Sunday, December 20, 2009

Vespers Homily for Year C 4th Sunday of Advent

Reading: Heb. 10:5-10

As the long passage at the beginning of our reading this evening, taken from Psalm 40, shows, the only sacrifice acceptable to God is to do God’s will. In our reading from the Letter to the Hebrews four different sacrifices are mentioned: animal sacrifice, meal offering, burnt offering, and sin offering. Together these four kinds of sacrifice constitute the entire sacrificial system of ancient Israel. By appealing to the Psalm, the author seeks to demonstrate, using Christ’s sacrifice on the Cross as the model, that interior obedience must accompany external ritual if our rites are to signify, or, better yet, symbolize anything at all.

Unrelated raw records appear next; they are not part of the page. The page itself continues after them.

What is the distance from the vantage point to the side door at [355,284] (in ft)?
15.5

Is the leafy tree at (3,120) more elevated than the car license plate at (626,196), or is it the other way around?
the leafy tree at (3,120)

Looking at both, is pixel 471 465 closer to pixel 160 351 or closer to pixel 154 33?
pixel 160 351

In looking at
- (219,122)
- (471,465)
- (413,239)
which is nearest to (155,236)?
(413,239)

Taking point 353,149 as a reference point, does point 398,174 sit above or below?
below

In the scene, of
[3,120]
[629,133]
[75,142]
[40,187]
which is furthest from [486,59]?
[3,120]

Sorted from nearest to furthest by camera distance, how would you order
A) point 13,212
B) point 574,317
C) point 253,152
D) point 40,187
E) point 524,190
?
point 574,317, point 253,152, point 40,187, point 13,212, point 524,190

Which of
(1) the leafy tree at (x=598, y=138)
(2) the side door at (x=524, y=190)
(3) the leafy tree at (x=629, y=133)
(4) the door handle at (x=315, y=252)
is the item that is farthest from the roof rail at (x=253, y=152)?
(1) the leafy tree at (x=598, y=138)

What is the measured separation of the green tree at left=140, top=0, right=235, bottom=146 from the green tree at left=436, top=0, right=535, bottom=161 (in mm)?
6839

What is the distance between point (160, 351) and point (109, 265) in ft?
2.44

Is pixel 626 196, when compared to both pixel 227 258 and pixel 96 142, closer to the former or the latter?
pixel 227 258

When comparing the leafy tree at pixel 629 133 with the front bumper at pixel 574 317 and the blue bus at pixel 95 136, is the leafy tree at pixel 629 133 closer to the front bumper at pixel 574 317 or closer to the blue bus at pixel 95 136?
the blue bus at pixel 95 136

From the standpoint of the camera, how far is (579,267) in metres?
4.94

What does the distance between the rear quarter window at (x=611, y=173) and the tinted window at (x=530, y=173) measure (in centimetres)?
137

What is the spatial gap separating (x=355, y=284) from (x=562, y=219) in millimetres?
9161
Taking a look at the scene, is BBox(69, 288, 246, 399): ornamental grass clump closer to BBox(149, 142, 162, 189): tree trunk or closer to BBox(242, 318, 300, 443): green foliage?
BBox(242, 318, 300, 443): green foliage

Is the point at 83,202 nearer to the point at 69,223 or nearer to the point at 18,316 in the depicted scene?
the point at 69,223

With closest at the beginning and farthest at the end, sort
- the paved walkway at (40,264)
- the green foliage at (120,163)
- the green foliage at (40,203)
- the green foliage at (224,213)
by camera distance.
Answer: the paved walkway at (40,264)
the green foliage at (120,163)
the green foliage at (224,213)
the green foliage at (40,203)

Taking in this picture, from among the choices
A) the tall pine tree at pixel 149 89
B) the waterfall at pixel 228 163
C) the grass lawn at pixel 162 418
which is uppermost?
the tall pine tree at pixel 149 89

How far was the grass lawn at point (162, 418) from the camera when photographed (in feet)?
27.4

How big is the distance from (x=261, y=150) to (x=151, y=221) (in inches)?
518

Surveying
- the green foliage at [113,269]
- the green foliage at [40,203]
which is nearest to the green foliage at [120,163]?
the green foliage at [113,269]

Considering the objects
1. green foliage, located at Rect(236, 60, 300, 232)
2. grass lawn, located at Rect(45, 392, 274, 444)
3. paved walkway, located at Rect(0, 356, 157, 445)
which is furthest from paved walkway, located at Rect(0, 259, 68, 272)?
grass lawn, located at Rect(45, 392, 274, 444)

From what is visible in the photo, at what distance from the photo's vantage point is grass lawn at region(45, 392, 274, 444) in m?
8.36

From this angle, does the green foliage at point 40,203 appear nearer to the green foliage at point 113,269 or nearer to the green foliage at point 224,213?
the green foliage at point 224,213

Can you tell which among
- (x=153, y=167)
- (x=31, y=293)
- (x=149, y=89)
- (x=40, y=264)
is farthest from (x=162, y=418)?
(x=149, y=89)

Our sacrifice is acceptable to God only because of the sacrifice of Jesus Christ, whose only purpose in everything he said and did, including the offering of his body to God for us was in obedience to the Father. While Jesus Christ clearly shows us that obedience comes before praise, he also shows us how it is impossible to have one without the other. By sacrificing himself on the Cross, an act in which he was both victim and priest, Jesus shows us the unity between obedience and praise.

Sacrifice pleasing to God is voluntary sacrifice on the part of human beings, taking up our cross and laying our lives down in the service of others in imitation of Christ. Making our lives a daily sacrifice of service is what makes us God’s priestly people. By so doing we make clear the innate connection between interior obedience and external practice, between Eucharist and daily living, between Sunday and the rest of the week. If we do not undertake to live life in this way, our liturgical acts may well be empty, perhaps even unacceptable to God.

As we embark on the final few days before our celebration of the Lord’s Nativity, let us examine our consciences, confess our sins, and be reconciled to one another so that we can undertake our work, which is the work of God through Christ by the power of the Spirit, to reconcile the world to God. This is not only the way we prepare ourselves for Christ’s return in glory, but how we, like John the Baptizer, prepare the way for his return.